‘Ndrangheta nel Vibonese, le prime inedite dichiarazioni del pentito Accorinti: “Non sono battezzato, né affiliato”

Il collaboratore di giustizia decide di parlare con la Dda per cambiare la sua vita e quella dei suoi figli
Antonio Accorinti

E’ il 19 maggio quando Antonio Accorinti, detto Fragulaja, di 43 anni, nato a Tropea anche se residente a Briatico decide di collaborare con la giustizia dichiarando davanti al magistrato della distrettuale Andrea Buzzelli di essere pronto a rispondere alle sue domande, manifestando la sua volontà di cambiare vita. Vuole dare una svolta al suo destino garantire un futuro migliore ai suoi figli, allontanandosi definitivamente dai contesti malsani “che mi hanno condotto dove sono per fatti che non ho nemmeno commesso”.
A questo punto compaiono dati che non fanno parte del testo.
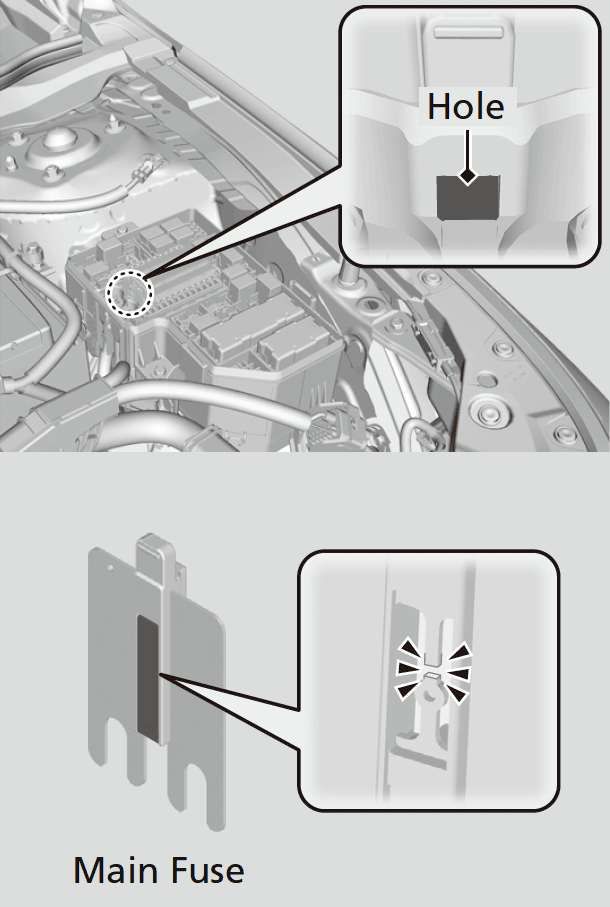 Hole

Main Fuse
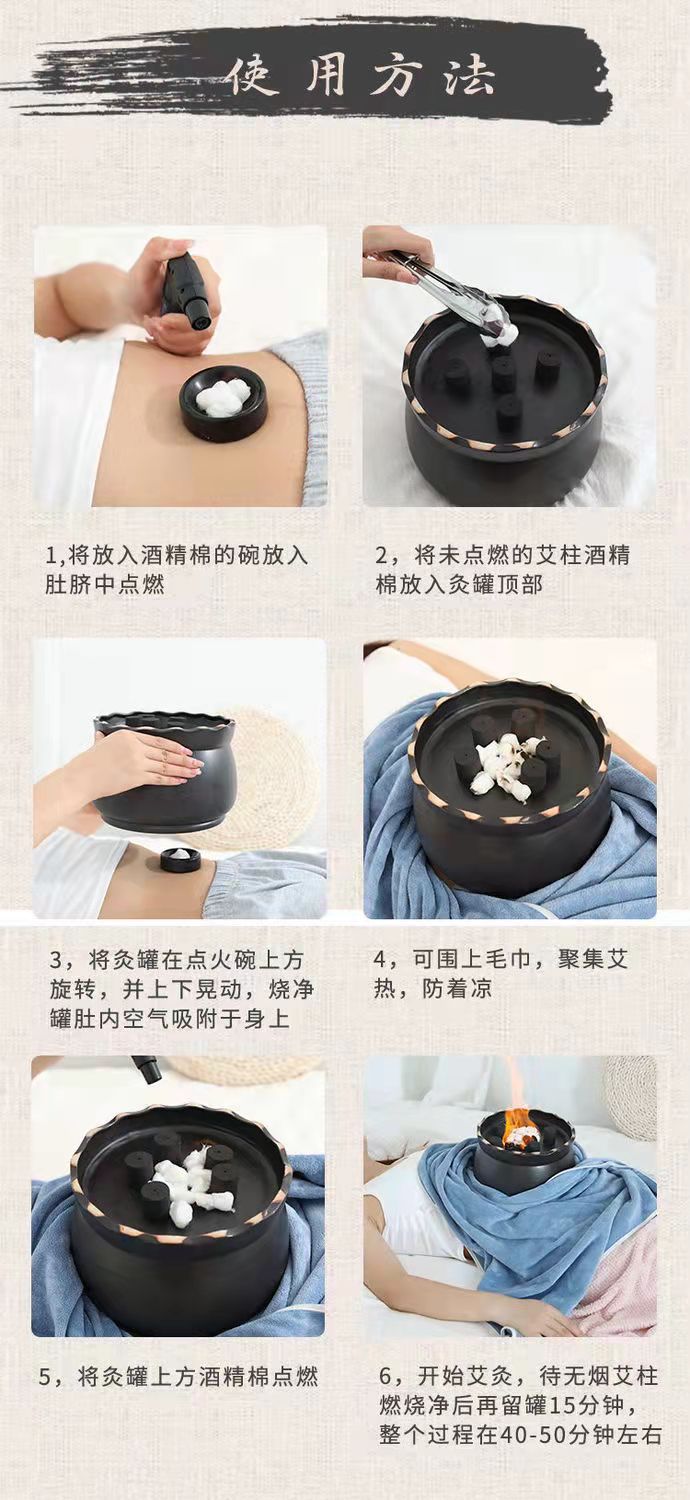 使用方法

1,将放入酒精棉的碗放入肚脐中点燃

2，将未点燃的艾柱酒精棉放入灸罐顶部

3，将灸罐在点火碗上方旋转，并上下晃动，烧净罐肚内空气吸附于身上

4，可围上毛巾，聚集艾热，防着凉

5，将灸罐上方酒精棉点燃

6，开始艾灸，待无烟艾柱燃烧净后再留罐15分钟，整个过程在40-50分钟左右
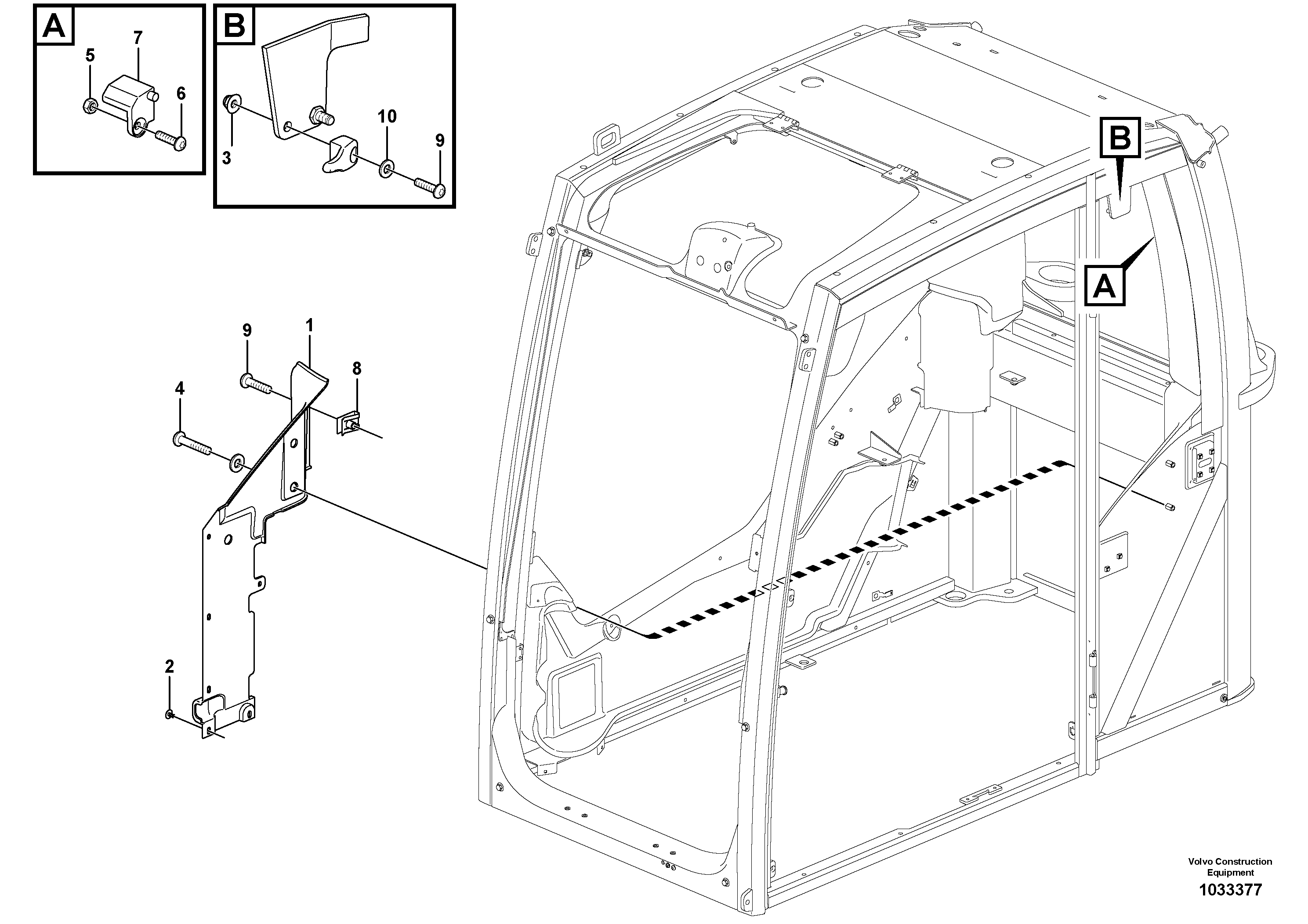 A
7
5
6

B
3
10
9

B
A

9
1
8
4
2

Volvo Construction Equipment
1033377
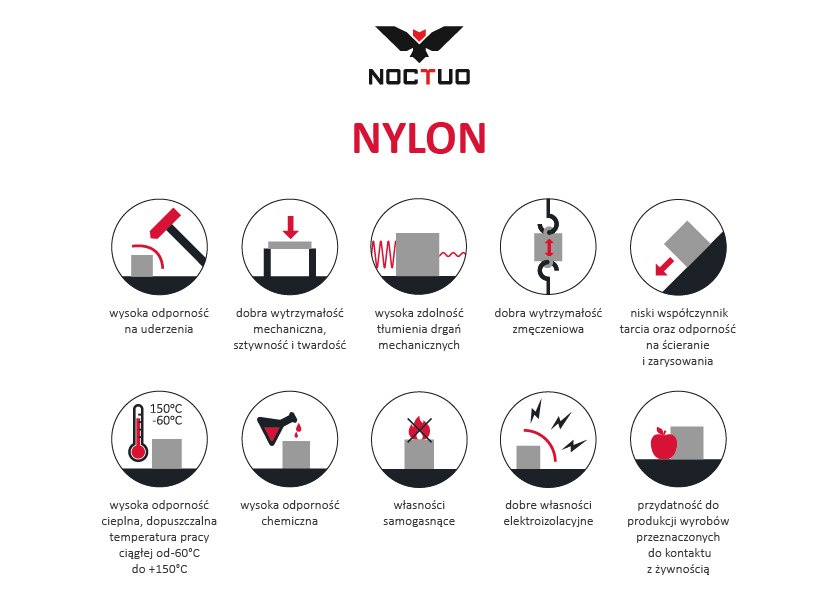 NOCTUO

NYLON

wysoka odporność na uderzenia

dobra wytrzymałość mechaniczna, sztywność i twardość

wysoka zdolność tłumienia drgań mechanicznych

dobra wytrzymałość zmęczeniowa

niski współczynnik tarcia oraz odporność na ścieranie i zarysowania

150°C -60°C

wysoka odporność cieplna, dopuszczalna temperatura pracy ciągłej od-60°C do +150°C

wysoka odporność chemiczna

własności samogasnące

dobre własności elektroizolacyjne

przydatność do produkcji wyrobów przeznaczonych do kontaktu z żywnością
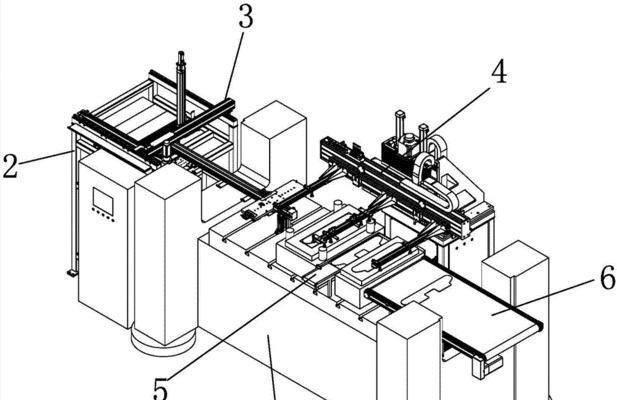 3
4
2
6
5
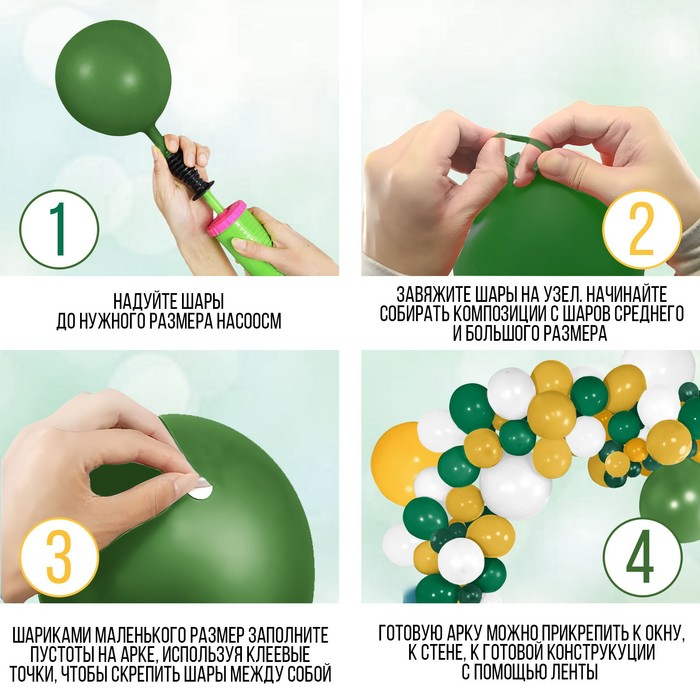 1

НАДУЙТЕ ШАРЫ ДО НУЖНОГО РАЗМЕРА НАСООСМ

2

ЗАВЯЖИТЕ ШАРЫ НА УЗЕЛ. НАЧИНАЙТЕ СОБИРАТЬ КОМПОЗИЦИИ С ШАРОВ СРЕДНЕГО И БОЛЬШОГО РАЗМЕРА

3

ШАРИКАМИ МАЛЕНЬКОГО РАЗМЕР ЗАПОЛНИТЕ ПУСТОТЫ НА АРКЕ, ИСПОЛЬЗУЯ КЛЕЕВЫЕ ТОЧКИ, ЧТОБЫ СКРЕПИТЬ ШАРЫ МЕЖДУ СОБОЙ

4

ГОТОВУЮ АРКУ МОЖНО ПРИКРЕПИТЬ К ОКНУ, К СТЕНЕ, К ГОТОВОЙ КОНСТРУКУЦИИ С ПОМОЩЬЮ ЛЕНТЫ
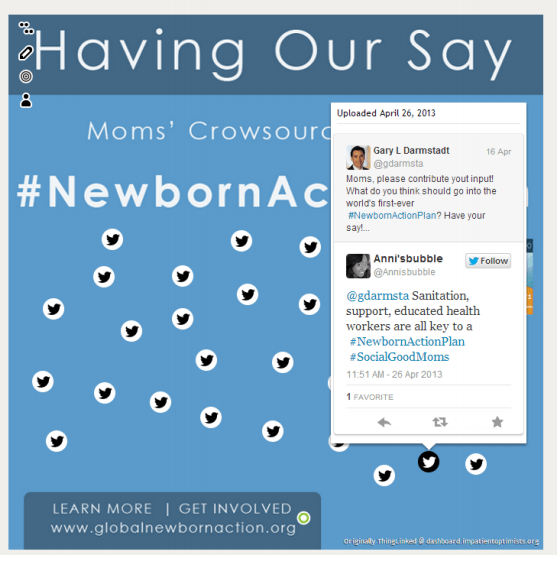 Having Our Say

Moms' Crowsourc

#NewbornAc

Uploaded April 26, 2013

Gary L Darmstadt
@gdarmsta
16 Apr

Moms, please contribute yout input! What do you think should go into the world's first-ever #NewbornActionPlan? Have your say!...

Anni'sbubble
@Annisbubble
Follow

@gdarmsta Sanitation, support, educated health workers are all key to a #NewbornActionPlan #SocialGoodMoms

11:51 AM - 26 Apr 2013

1 FAVORITE

LEARN MORE | GET INVOLVED
www.globalnewbornaction.org

Originally ThingLinked @ dashboard.impatientoptimists.org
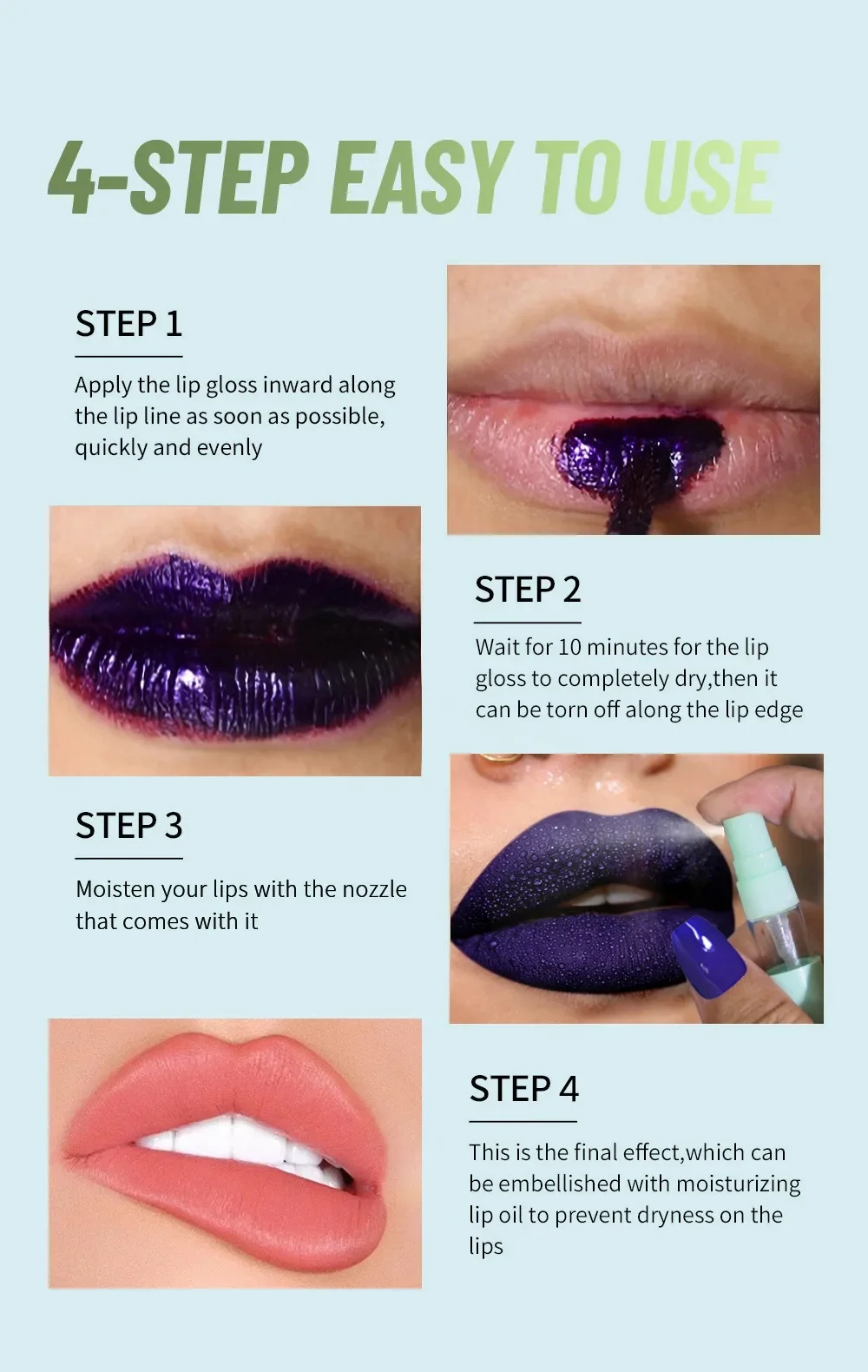 4-STEP EASY TO USE

STEP 1

Apply the lip gloss inward along the lip line as soon as possible, quickly and evenly

STEP 2

Wait for 10 minutes for the lip gloss to completely dry,then it can be torn off along the lip edge

STEP 3

Moisten your lips with the nozzle that comes with it

STEP 4

This is the final effect,which can be embellished with moisturizing lip oil to prevent dryness on the lips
“Nessuno mi ha proposto di essere affiliato alla ‘ndrangheta

“Nessuno mi ha proposto di essere affiliato alla ‘ndrangheta

Il primo verbale di interrogatorio del neo pentito, figlio di Nino, boss dell’omonima cosca di Briatico, è di quattro pagine, due dei quali omissati, ma Accorinti inizia a rilasciare le sue prime importanti dichiarazioni inedite, riferendo agli inquirenti “di non essere battezzato alla ‘ndrangheta, non sono mai stato affiliato né io né i miei familiari. Posso dire che nessuno me lo ha mai proposto, anche perché ho un trascorso importante di tossicodipendenza”. Racconta di aver frequentato molte persone affiliate, facendo i nomi dei fratelli Melluso, il Grande Carmelo e Ferdinando per poi addentrarsi sul rapporto con Simone Melluso: “ So da lui, praticamente un fratello che erano stati battezzati. Lui stesso lo era stato dopo tanto tempo. E’ riuscito ad ottenere questa affiliazione con la locale di Zungri. Dico molto tempo perché aveva già provato ad affiliarsi su Piscopio, con Salvatore Tripodi”.